Pembayaran yang tertunda dan tidak mencukupi menghambat program kontrak PUV LTFRB

Kelompok transportasi mendesak Badan Pengatur dan Waralaba Transportasi Darat (LTFRB) pada hari Rabu, 5 Mei, untuk meningkatkan implementasi program kontrak layanan karena masalah pembayaran yang tertunda dan tidak mencukupi menghambat inisiatif pemerintah.

Pengemudi di bawah Koperasi Pelayanan Transportasi Provinsi Iloilo (PITRANSCO), yang seharusnya dibayar mingguan oleh pemerintah, menerima pembayaran dalam jumlah besar dan pada akhir kontrak mereka pada bulan April.

“Kami belum menerima pembayaran selama hampir 4 bulan sejak Desember. Kami tidak dibayar sampai bulan April. Terlebih lagi, kilometer perjalanan berdasarkan catatan mereka tidak akurat,” kata Monica Acha dari PITRANSCO dalam bahasa campuran bahasa Inggris dan Filipina.

Dia mengatakan pengemudi harus meminjam uang untuk memenuhi kebutuhan karena gaji mereka dari pemerintah tertunda. Ia meminta pengertian pengelola terkait hal ini.

Mereka juga tidak menikmatinya karena hanya untuk membayar utangnya. (Mereka tidak menikmati uang itu karena hanya cukup untuk membayar pinjaman mereka),” tambahnya.

Acha juga mengatakan ada beberapa kasus di mana subsidi awal sebesar P4.000 untuk pengemudi dilepaskan setelah pembayaran akhir.

Program kontrak layanan pertama kali diluncurkan di bawah Bayanihan to Recover as One Act, juga dikenal sebagai Bayanihan 2, untuk membantu pengemudi Kendaraan Utilitas Umum (PUV) yang terkena dampak pandemi.

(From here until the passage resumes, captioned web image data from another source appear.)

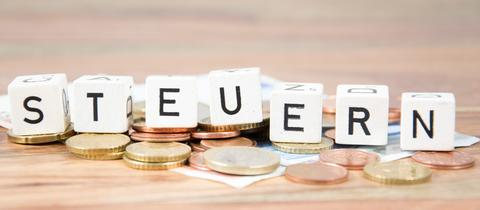 """Scrabble-Steine bilden das Wort """"Steuern"""" und liegen auf Münzgeld"""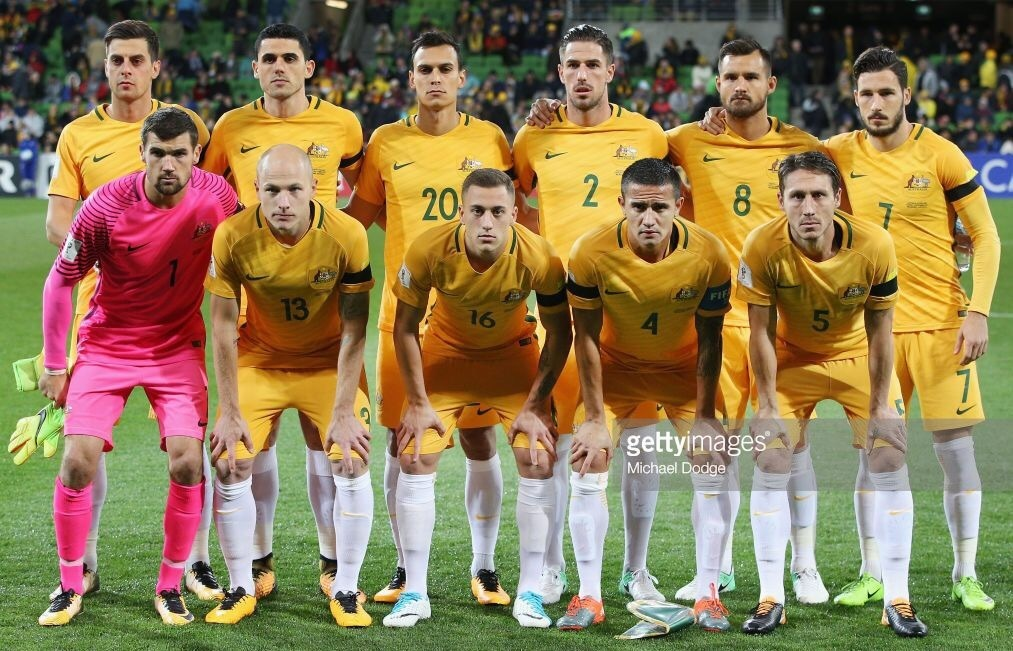Australia-2016-17-NIKE-home-kit-yellow-yellow-white-line-up.jpg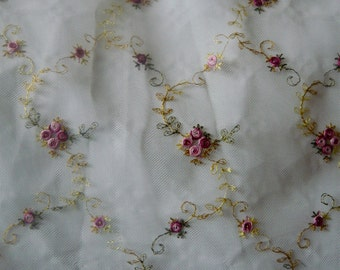tulle lace embroidered with small roses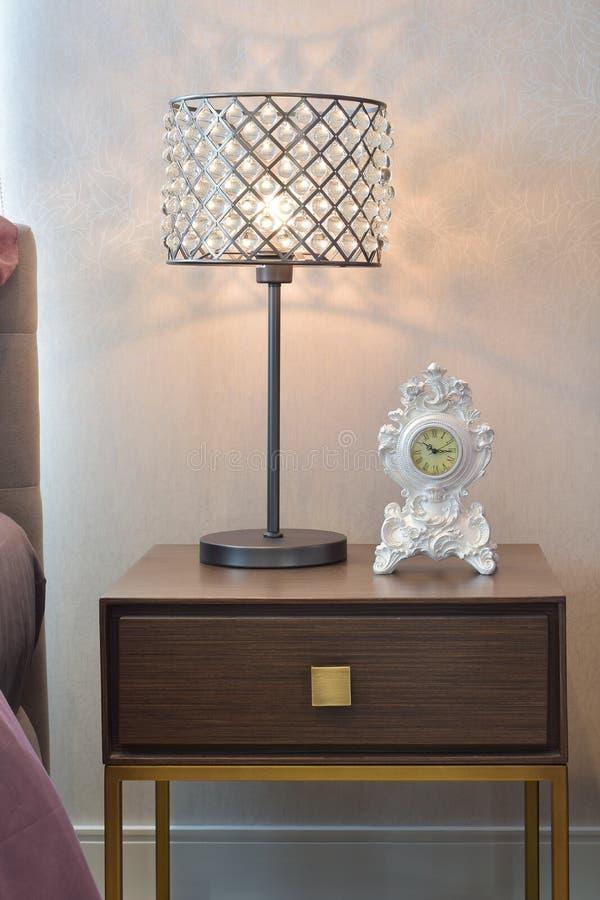 Lampe de lecture en cristal et horloge classique sur la table de chevet photos libres de droits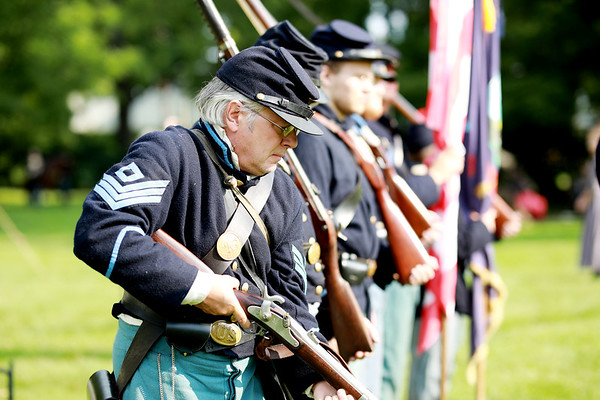 Civil War re-enactor Chris Johnson readies to aim his rifle during inspection at their camp prior to a skirmish between the local Home Guard and the Federal Army as part of Monroe County Heritage Day in Union on Saturday.  (Chris Jackson/The Register-Herald)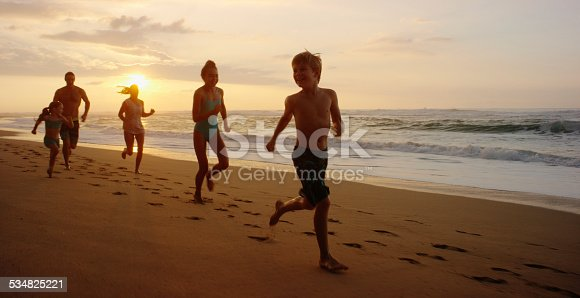 istock Family on vacation spending time at the beach 534825221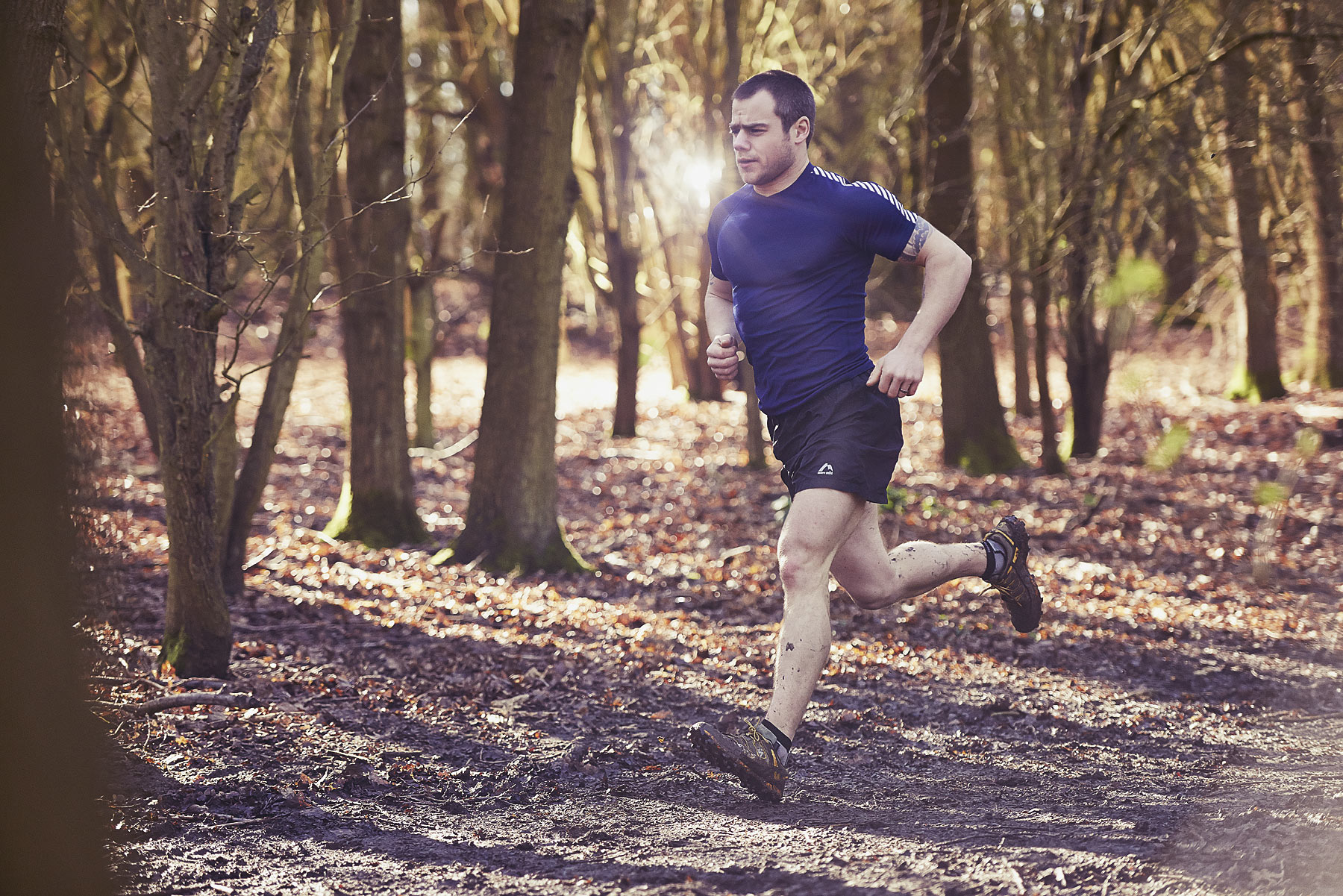 Man running through an Autumnal forest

Berdasarkan Memorandum Circular (MC) LTFRB No. Tahun 2020-079, pengemudi jeepney modern harus dibayar P800 per hari, sedangkan pengemudi bus harus mendapat P1,200, jika ambang batas jarak tempuh tercapai. Jika tidak, tarif jarak tempuh – yang diubah pada bulan April – adalah P45,50 untuk pengemudi bus dan P27 untuk pengemudi jeepney modern dan tradisional.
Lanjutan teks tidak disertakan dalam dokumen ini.